The shoot transcriptomes differ between salt-sensitive and -tolerant rice lines

Finally, we compared the salt response gene expression patterns of salt-sensitive and -tolerant rice lines during salt stress to better elucidate the mechanisms of plant adaptations to salt stress. Previous research on the root transcriptomes of salt-sensitive and -tolerant rice varieties (Pokkali and IR29) during salt stress revealed that expression of the salt response genes was disordered and delayed in the salt-sensitive IR29 line 14. However, the present work is the first report of differences between the shoot transcriptomes of salt-sensitive and -tolerant lines, in this case IR28 and Nona, respectively.

Consistent with the previous report in roots, we found that the shoot transcriptome of salt-stressed IR28 was greatly disordered in comparison with that of salt-stressed Nona.

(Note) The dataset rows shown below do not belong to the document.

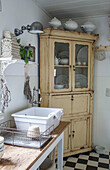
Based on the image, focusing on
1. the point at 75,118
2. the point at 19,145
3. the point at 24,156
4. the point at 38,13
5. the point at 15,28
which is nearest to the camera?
the point at 24,156

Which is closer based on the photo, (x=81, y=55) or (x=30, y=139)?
(x=30, y=139)

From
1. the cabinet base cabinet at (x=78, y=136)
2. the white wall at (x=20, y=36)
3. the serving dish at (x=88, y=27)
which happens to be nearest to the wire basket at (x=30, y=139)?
the white wall at (x=20, y=36)

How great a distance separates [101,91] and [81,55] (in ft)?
2.42

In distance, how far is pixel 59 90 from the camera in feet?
8.48

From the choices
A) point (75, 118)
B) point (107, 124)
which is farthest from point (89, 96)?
point (107, 124)

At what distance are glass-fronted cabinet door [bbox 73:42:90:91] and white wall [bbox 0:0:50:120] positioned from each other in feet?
2.10

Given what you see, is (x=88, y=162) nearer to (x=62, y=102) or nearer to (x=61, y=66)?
(x=62, y=102)

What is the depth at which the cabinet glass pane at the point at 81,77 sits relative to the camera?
8.96ft

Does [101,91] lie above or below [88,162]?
above

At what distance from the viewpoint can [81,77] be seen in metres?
2.77

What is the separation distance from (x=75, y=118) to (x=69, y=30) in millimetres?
1336

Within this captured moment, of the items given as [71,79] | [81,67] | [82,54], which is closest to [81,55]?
[82,54]

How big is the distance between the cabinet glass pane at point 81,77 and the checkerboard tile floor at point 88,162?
112 centimetres

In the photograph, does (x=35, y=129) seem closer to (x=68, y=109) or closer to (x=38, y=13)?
(x=68, y=109)
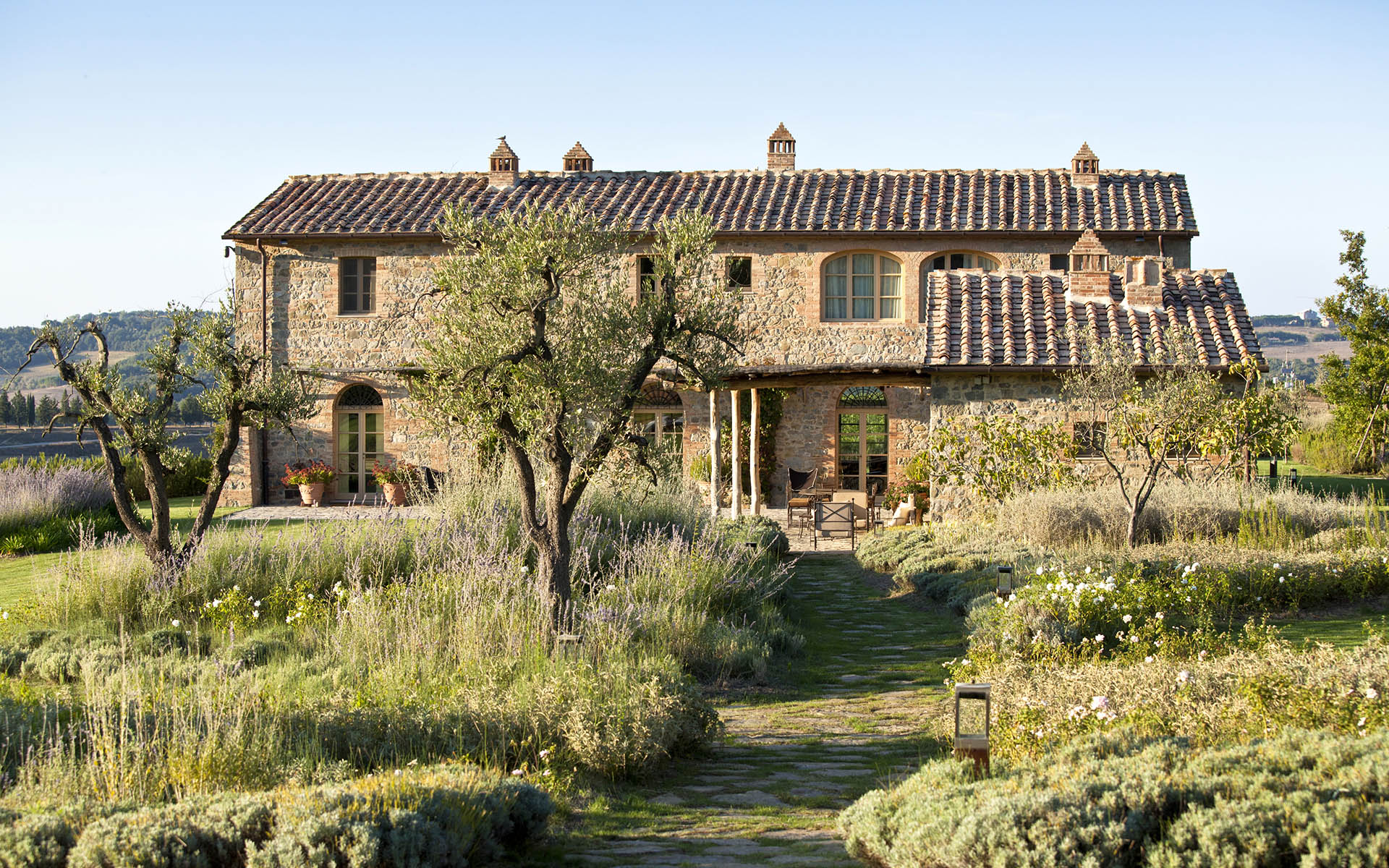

About 70% of the salt responsive ESTs showed transcription-level differences between IR28 and Nona following salt stress. Some of the differentially expressed genes have been previously associated with plant salt tolerance, including the genes encoding glyoxalase 31, syntaxin 33, protein phosphatase 2C 28, 29, 30 and OsCDPK7 26, 27. As it is likely that these differentially expressed genes are generally involved in salt tolerance/sensitivity, they should be considered as good candidates for future engineering efforts. Interestingly, we found that the transcriptomes of IR28 and Nona differed more dramatically at 20 min and 24 h after salt treatment versus the 3 h time point. This seems inconsistent with the concept of early response genes controlling delayed response genes during salt stress 36. One possible explanation for the difference at 20 min is that the immediate response genes are delayed in IR28 relative to Nona; this phenomenon has been seen in the root of another stress-sensitive variety 14. Although the genes regulated at 3 h might also be delayed, the difference could be lessened by the spans of the response. Under this paradigm, the greater difference at 24 h might mainly result from upstream cascades that are activated differently in IR28 versus Nona.

In conclusion, this report identified 486 salt response ESTs in rice shoot, and about 60% of these genes were newly identified, which suggests that a large number of salt response genes had previously remained unidentified. Our findings may provide more candidate genes for engineering salt-tolerant crops. Further analysis of the ESTs revealed multiple regulation pathways in addition to CBF pathway might be involved in reprogramming of salt-stressed rice, and the rapid response of detoxification-, protectant- and transport-related genes might contribute to the high level salt tolerance of Nona. Transcriptome analysis of Nona also indicated that crosstalk might occur between salt stress and leaf senescence, as well as between salt stress and biotic stress. Comparing of transcriptomes of salt-tolerant and –sensitive varieties indicated the different transcriptome and failure response of vital salt tolerance-related genes might be important reasons of the sensitivity of IR28. These findings may greatly contribute to a better understanding of rice tolerance to salt stress.